Last year, something known as the “egg bicep challenge” went viral on TikTok and Twitter. The challenge involved men placing an egg in the crook of their elbows and attempting to crush it with their forearms and biceps as a test of masculinity and strength. Despite looking simple, crushing an egg only with your bicep is apparently tough to do. According to HITC, when you squeeze the egg from both sides of your arm muscles, you’re applying an equal amount of pressure onto each apex of the egg, and therefore it will not crack. Actually having more muscle can be a detriment, since “the bigger your muscles, the more evenly the pressure applied to the egg is spread-meaning it becomes very hard to break.”
Anyway, this didn’t stop men from trying, and of course posting videos on the internet in a parade of meathead vainglory. I’m not really sure what the purpose of these challenges is. Regardless of how “tough” it might be, the challenge just looks messy and awkward.
I bring this year-old trend up now because shirtless men cracking eggs with their big biceps are back in my TikTok feed.
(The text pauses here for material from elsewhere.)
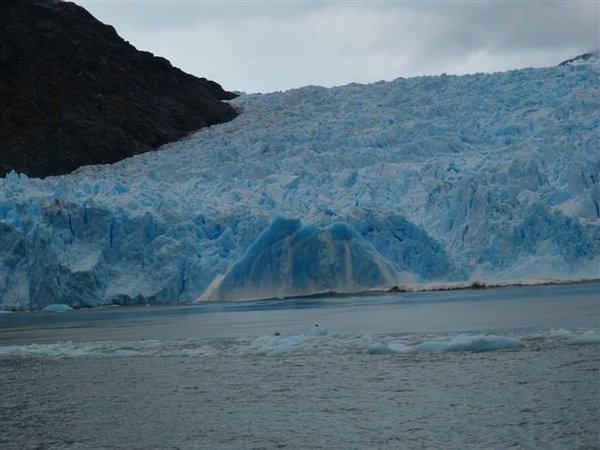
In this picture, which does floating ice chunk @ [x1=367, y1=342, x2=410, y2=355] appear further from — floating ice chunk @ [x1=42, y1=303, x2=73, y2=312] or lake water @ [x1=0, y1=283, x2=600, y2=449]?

We can probably attribute this resurgence to TikTok user @jaytoofit, who posted himself successfully cracking an egg and being sure to notify us, the viewers, that he is “built different.” The odd, hilarious nature of the video very easily turned into a meme on the video-sharing app after one user shared the original video along with his own egg-crushing attempt that proved to be incredibly easy despite his less-than-toned arms. Others have made videos crushing eggs between their buttcheeks and breasts, telling the camera, they too, are “built different.”
But it’s not just the egg cracking. Another “fitness challenge” that went viral recently showed a man crushing a whole watermelon between his thighs. This is a bit more of an impressive feat, but still, hella weird. The video reposted by a popular soccer Instagram account, @433, shows Instagram user @truefitstl forcefully splitting a melon open with his quads, causing the insides to splatter all over his crotch. But viewers were not impressed with @trufitstl’s thunder thighs. Instead, they were concerned about him wasting a perfectly good watermelon: “Just give me that watermelon if you don’t want…”; “Waste of a watermelon but ok”; “He better be eating that man such a waste” read the comments. (However, on the originally uploaded video, @trufitstl did claim that the entire watermelon, despite exploding on his crotch, was fully eaten. Take what you will from that.)
Still, this is the main issue with all these fitness challenges involving food: it’s a huge waste! And for what? No offense, but you should know that any sincere attempt at showing off how big and strong you are will inevitably be laughed at and meme’d into oblivion by internet users, so if you’re trying to prove your brute masculinity, it’s never going to work.
These fitness challenges are reminiscent of other food-related videos that often go viral. Take this seven-pound pizza burrito, a truly gluttonous monstrosity that was definitely only created so customers can snap a picture of it, take two bites of and throw the rest in the garbage. Or back in February, when a woman shared a vile video of her “nacho cone” hack which involved dumping globs of nacho cheese and other fixings straight onto her kitchen counter, which not only is a giant waste of food, but also seems like a nightmare to clean up.
There are plenty of ways to go viral that don’t involve wasting food. Perhaps make a food recipe people actually want to eat and enjoy making? Or take some notes from this guy who posted a TikTok of himself curling two adult human beings? Now that is impressive.